AIM OF THE EXERCISE:
In the introduction to Service Oriented Architecture, what standard did OASIS recently issue?

DOCUMENT PASSAGE:
★ ★ ★

Introduction
Service Oriented Architecture, or SOA for short, is probably the most discussed application development topic today. Where and how it originated is a matter of opinion. Some say it was initially devised by two Gartner Group analysts. Some say Sun Microsystems developed it to support their JINI project. Some say it is an offshoot of Component Based Design or CBD and others say it is a natural evolution from Structured Programming and Object Oriented Design.
Besides the variety of claims, there are a multitude of “SOA” solutions being offered, usually in a form that touts a vendor’s own proprietary hardware and software solutions; actions somewhat in conflict with SOA’s goal of transparent interoperability.
Standards organizations generally lag behind technologies and architectures, usually waiting until general acceptance is clear before committing precious resources to set a standard. SOA is no exception. Recently OASIS (Organization for the Advancement of Structured Information Standards) issued a standard called “OASIS Reference Model for Service Oriented Architecture,” however it provides basic definitions that are more suited to guiding vendors in developing solutions than IT organizations implementing SOA. OASIS continues its work to better define the different facets of SOA but we feel it will be some time before work can be completed and agreed upon.
Because of the wide variety of offerings and minimal standards, SOA means a lot of different things to a lot of different people. In this paper, we will attempt to provide a simplistic view of SOA based upon its goal of a reusable, interoperable, platform independent architecture, then discuss how this new architecture impacts capacity management organizations.

★ ★ ★

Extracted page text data

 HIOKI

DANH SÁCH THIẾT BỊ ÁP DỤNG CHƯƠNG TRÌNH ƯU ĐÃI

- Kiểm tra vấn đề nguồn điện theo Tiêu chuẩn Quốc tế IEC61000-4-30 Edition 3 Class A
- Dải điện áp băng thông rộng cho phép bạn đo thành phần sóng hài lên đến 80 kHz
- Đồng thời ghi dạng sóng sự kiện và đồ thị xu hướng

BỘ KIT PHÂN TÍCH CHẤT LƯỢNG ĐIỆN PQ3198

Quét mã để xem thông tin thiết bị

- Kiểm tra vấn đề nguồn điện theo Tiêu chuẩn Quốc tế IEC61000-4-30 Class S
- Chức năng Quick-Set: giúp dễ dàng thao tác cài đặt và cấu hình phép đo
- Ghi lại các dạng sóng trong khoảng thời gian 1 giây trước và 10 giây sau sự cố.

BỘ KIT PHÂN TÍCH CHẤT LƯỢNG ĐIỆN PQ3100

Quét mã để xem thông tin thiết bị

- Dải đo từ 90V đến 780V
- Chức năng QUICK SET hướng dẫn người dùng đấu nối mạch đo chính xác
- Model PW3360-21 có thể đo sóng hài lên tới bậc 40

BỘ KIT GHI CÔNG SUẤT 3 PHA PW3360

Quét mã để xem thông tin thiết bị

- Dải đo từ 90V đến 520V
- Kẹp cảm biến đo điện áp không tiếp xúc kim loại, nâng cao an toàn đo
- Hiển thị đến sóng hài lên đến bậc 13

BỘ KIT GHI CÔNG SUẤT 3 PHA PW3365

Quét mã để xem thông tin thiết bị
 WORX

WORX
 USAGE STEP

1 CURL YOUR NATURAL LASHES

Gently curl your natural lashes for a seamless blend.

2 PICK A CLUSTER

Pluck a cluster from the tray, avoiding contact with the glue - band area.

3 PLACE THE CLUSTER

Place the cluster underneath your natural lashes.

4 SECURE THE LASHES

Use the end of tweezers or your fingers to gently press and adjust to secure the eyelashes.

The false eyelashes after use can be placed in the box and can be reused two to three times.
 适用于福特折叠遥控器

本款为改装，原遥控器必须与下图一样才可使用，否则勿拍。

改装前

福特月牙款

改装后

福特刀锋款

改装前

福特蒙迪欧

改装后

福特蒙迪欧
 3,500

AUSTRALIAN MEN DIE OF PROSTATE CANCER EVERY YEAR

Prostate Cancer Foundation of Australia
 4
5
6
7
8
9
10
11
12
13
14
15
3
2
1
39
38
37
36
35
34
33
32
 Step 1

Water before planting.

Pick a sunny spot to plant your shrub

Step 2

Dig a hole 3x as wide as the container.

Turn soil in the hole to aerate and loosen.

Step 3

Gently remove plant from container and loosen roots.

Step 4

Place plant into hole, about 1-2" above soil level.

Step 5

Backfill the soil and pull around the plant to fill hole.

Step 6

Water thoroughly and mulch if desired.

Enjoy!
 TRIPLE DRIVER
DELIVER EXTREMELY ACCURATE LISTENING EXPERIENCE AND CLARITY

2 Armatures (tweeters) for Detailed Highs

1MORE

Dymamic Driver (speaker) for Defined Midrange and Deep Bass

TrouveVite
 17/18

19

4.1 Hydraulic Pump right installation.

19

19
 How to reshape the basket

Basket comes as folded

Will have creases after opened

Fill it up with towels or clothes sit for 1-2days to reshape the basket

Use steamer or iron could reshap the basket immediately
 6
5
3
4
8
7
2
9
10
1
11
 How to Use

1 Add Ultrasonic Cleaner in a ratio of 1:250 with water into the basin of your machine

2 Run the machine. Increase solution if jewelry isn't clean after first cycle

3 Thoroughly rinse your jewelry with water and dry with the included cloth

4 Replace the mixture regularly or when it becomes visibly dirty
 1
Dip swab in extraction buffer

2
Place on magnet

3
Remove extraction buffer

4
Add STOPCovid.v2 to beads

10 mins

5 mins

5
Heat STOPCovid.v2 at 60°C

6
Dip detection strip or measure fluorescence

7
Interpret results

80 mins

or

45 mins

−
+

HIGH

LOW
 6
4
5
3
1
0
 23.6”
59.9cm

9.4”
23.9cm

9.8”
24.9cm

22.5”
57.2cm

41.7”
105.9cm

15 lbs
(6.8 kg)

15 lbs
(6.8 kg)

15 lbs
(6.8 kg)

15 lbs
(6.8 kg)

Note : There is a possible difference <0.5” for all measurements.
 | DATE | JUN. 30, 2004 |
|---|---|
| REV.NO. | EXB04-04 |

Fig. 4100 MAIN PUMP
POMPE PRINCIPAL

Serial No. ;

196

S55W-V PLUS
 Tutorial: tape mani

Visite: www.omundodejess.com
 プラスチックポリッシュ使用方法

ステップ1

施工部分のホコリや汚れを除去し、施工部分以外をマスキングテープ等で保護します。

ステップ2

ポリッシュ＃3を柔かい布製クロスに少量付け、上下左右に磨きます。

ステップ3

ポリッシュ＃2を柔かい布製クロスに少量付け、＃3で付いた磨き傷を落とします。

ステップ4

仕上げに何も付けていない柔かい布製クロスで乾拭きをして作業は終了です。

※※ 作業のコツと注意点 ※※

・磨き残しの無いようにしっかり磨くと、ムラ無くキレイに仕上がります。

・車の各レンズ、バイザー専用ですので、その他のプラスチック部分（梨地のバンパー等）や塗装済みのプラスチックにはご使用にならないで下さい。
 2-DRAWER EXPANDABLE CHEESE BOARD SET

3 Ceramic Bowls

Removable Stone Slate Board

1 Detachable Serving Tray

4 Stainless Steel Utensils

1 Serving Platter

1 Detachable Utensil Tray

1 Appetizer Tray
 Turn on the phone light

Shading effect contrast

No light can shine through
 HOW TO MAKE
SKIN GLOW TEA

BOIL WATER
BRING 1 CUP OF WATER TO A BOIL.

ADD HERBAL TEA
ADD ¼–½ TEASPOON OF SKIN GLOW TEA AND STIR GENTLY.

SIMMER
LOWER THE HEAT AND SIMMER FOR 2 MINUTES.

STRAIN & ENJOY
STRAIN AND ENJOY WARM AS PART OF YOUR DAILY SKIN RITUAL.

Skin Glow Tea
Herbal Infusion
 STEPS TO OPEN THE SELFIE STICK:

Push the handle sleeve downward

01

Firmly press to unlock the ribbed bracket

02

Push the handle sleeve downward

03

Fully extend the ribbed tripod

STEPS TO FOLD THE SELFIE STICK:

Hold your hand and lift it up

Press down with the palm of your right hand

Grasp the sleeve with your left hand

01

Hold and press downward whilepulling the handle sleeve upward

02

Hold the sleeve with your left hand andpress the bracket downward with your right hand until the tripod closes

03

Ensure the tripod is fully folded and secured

★ ★ ★

OUTPUT OF THE TASK:
OASIS issued the "OASIS Reference Model for Service Oriented Architecture."